La mirada de Markovic era insólitamente aviesa.

– Usted también cometió vilezas, señor fotógrafo. Cuidado. Su cámara fue cómplice pasivo muchas veces… O activo. Recuerde su maldita mariposa. Recuerde por qué estoy aquí.

– La diferencia es que mis vilezas las cometí solo. Mis cámaras y yo. Punto.

– Decir eso es presuntuoso.

– ¿De veras?

– Tuvo suerte.

– No -Faulques alzó un dedo-. Fue deliberado. Lo elegí así desde el principio.

– Quizá se equivoca. Puede que usted haya sido siempre como es, y la palabra elegir no tenga nada que ver. Eso lo explicaría todo, incluida su supervivencia.

Dicho eso, Markovic se indicó la cabeza, aclarando a qué supervivencia se refería. Luego señaló la pintura. También explica su trabajo en este lugar, prosiguió. Confirma lo que siempre sospeché en sus fotos. Nada de lo que pinta es remordimiento ni expiación. Más bien una… En fin. No sé cómo expresarlo. Una fórmula. ¿No?… Un teorema.

– ¿Una especie de conclusión científica?

Se iluminó el rostro del croata. Eso es, repuso. Acabo de comprender que no le dolió nunca. Ni tampoco ahora. Ver cuanto vio no lo hizo mejor ni más solidario. Lo que pasó fue que sus fotos ya no bastaban. Les ocurrió lo que a ciertas palabras: de tanto usarlas pierden el sentido.
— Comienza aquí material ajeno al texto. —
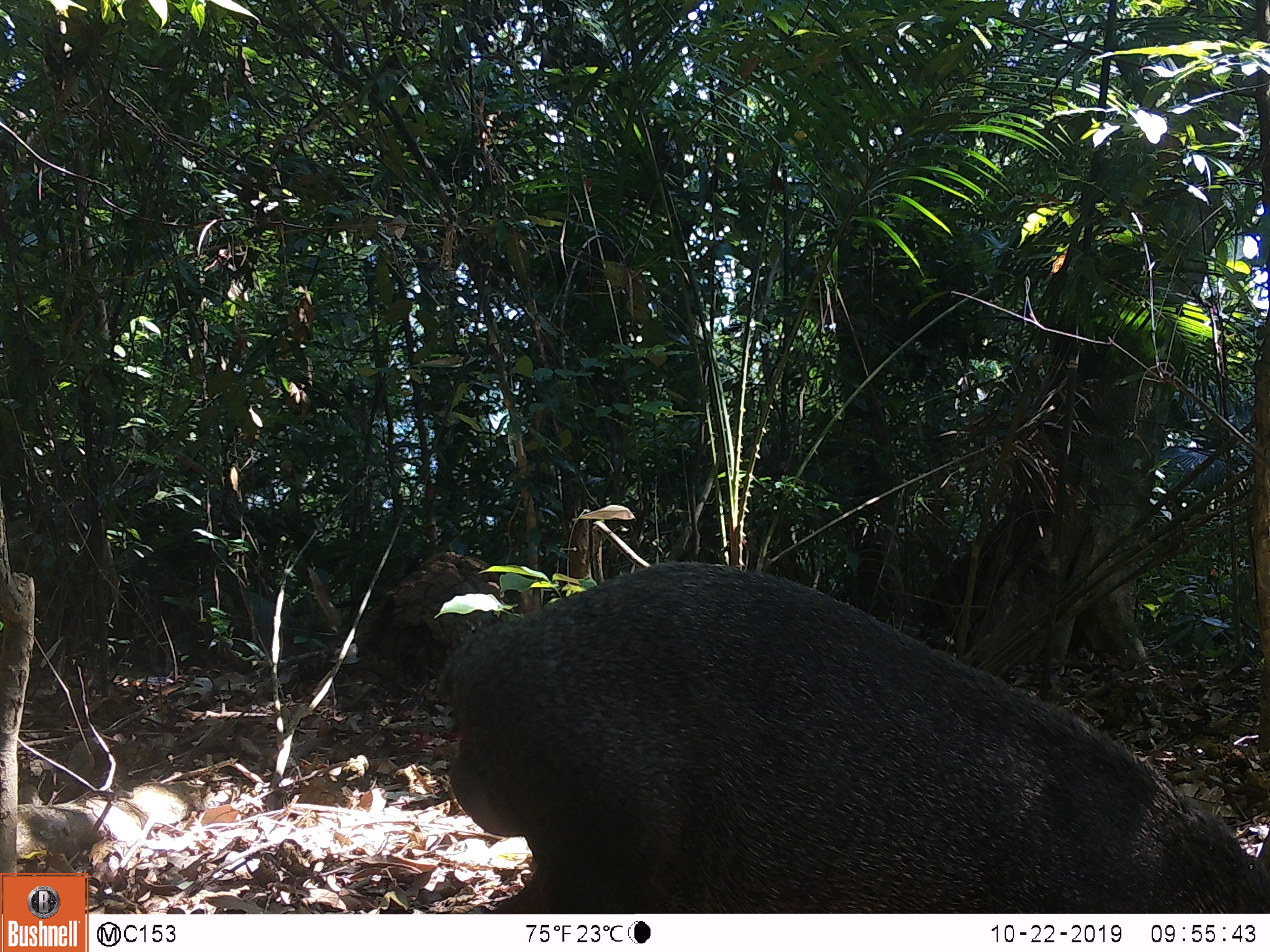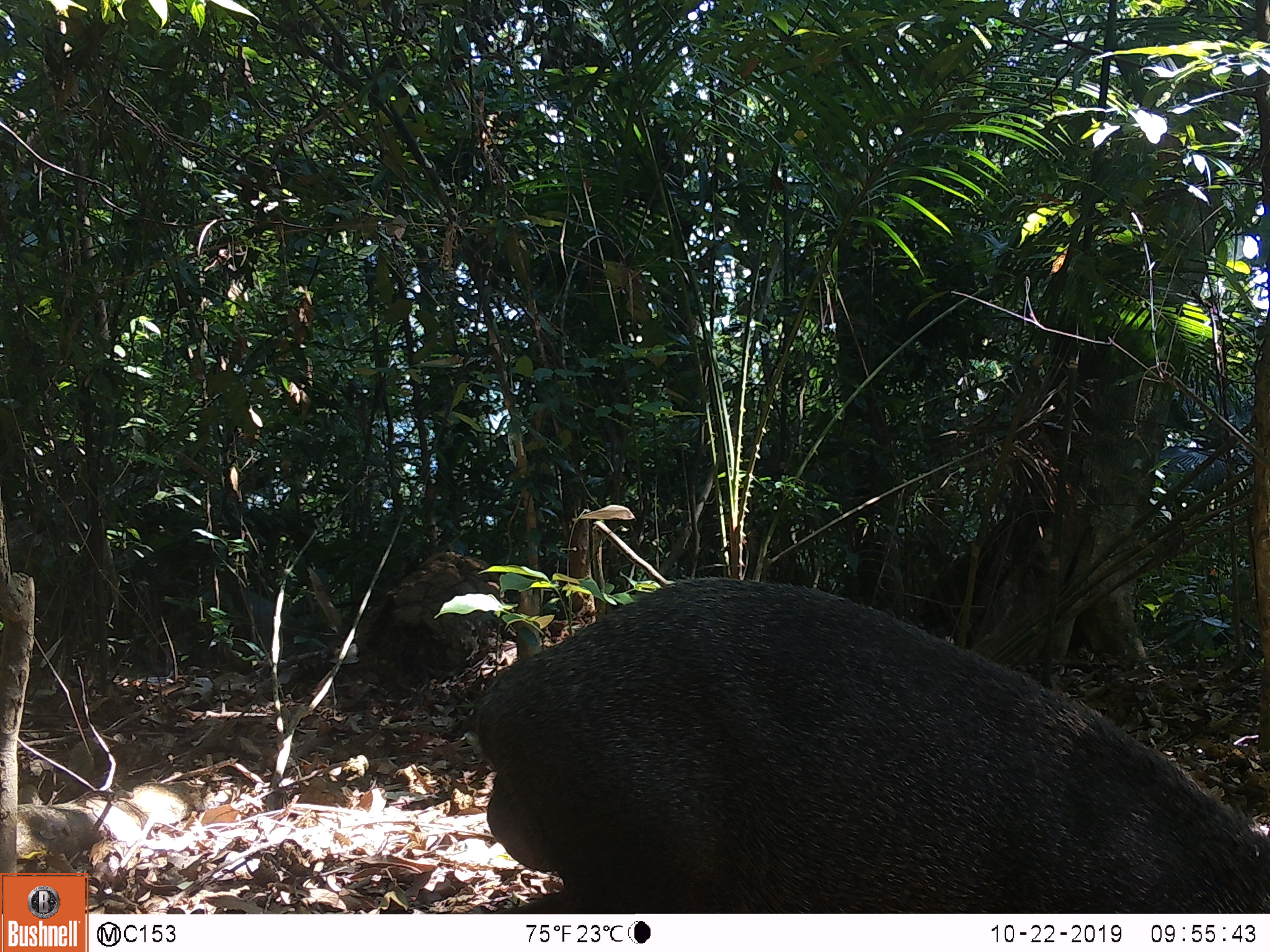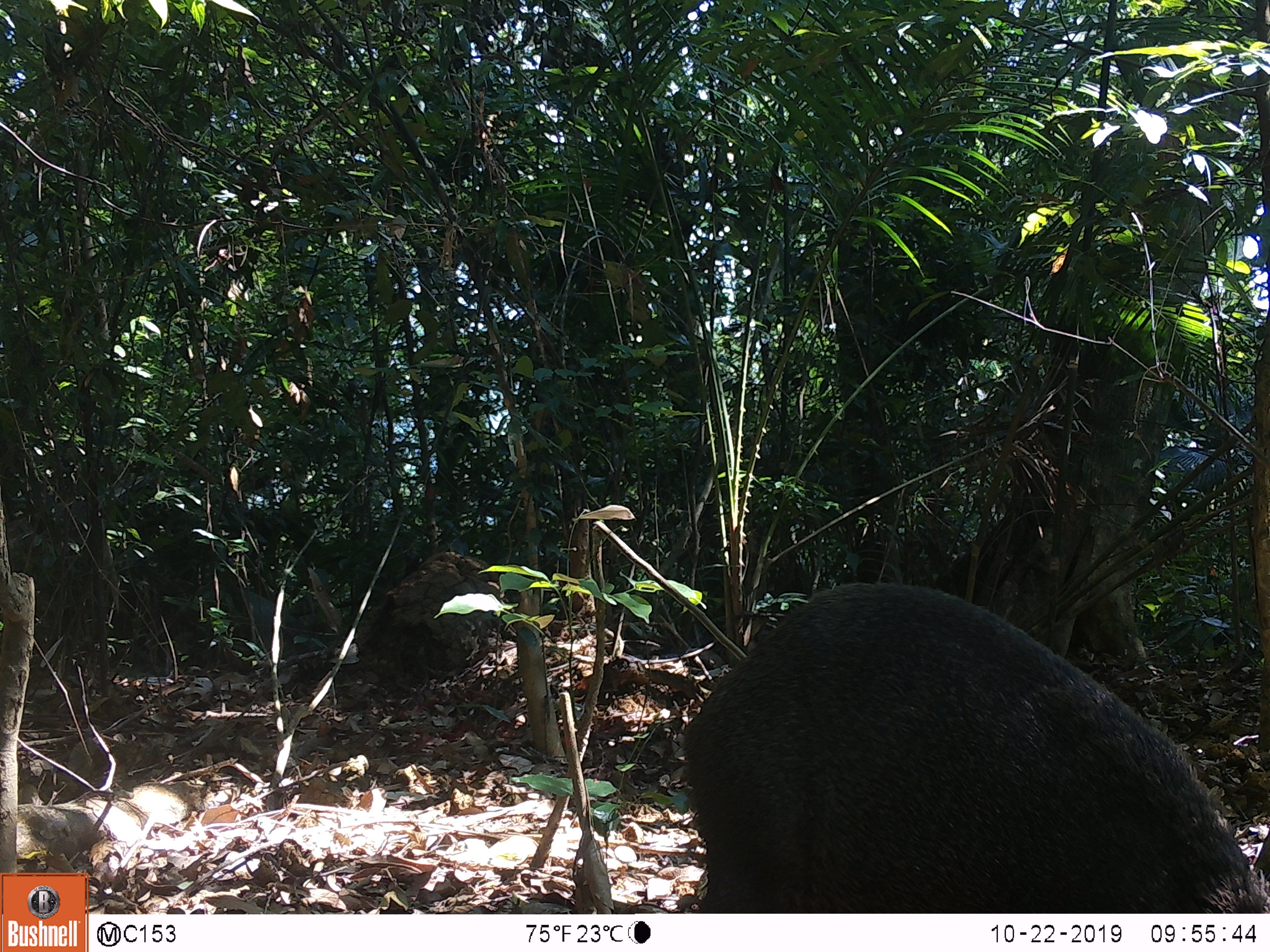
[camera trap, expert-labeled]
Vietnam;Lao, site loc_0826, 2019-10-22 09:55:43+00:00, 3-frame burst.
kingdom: Animalia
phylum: Chordata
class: Mammalia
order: Artiodactyla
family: Suidae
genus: Sus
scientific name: Sus scrofa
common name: eurasian wild pig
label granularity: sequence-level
Quizá por eso ahora pinta. Pero pintura, fotos o palabras, con usted da lo mismo. Creo que siente la misma compasión que el investigador que observa, a través de un microscopio, la batalla en la infección de una herida. Microbios contra amebas.

– Leucocitos -le corrigió Faulques-. Los que se enfrentan a los microbios son leucocitos. Glóbulos blancos.

– De acuerdo. Leucocitos contra microbios. Usted mira y toma nota.

Faulques regresó junto a él, secándose las manos con el trapo. Los dos estuvieron un rato callados, mirando la pintura.

– Puede que tenga razón -dijo el pintor.

– Eso lo haría a usted peor de lo que soy yo.

A través de la ventana, un haz de luz recorría en el mural la fila de fugitivos. Había puntitos dorados, motas de polvo suspendidas en el aire que daban a este una consistencia casi sólida. Parecía el foco de vigilancia de un campo de concentración.

– Una vez fotografié un combate en un manicomio -dijo Faulques.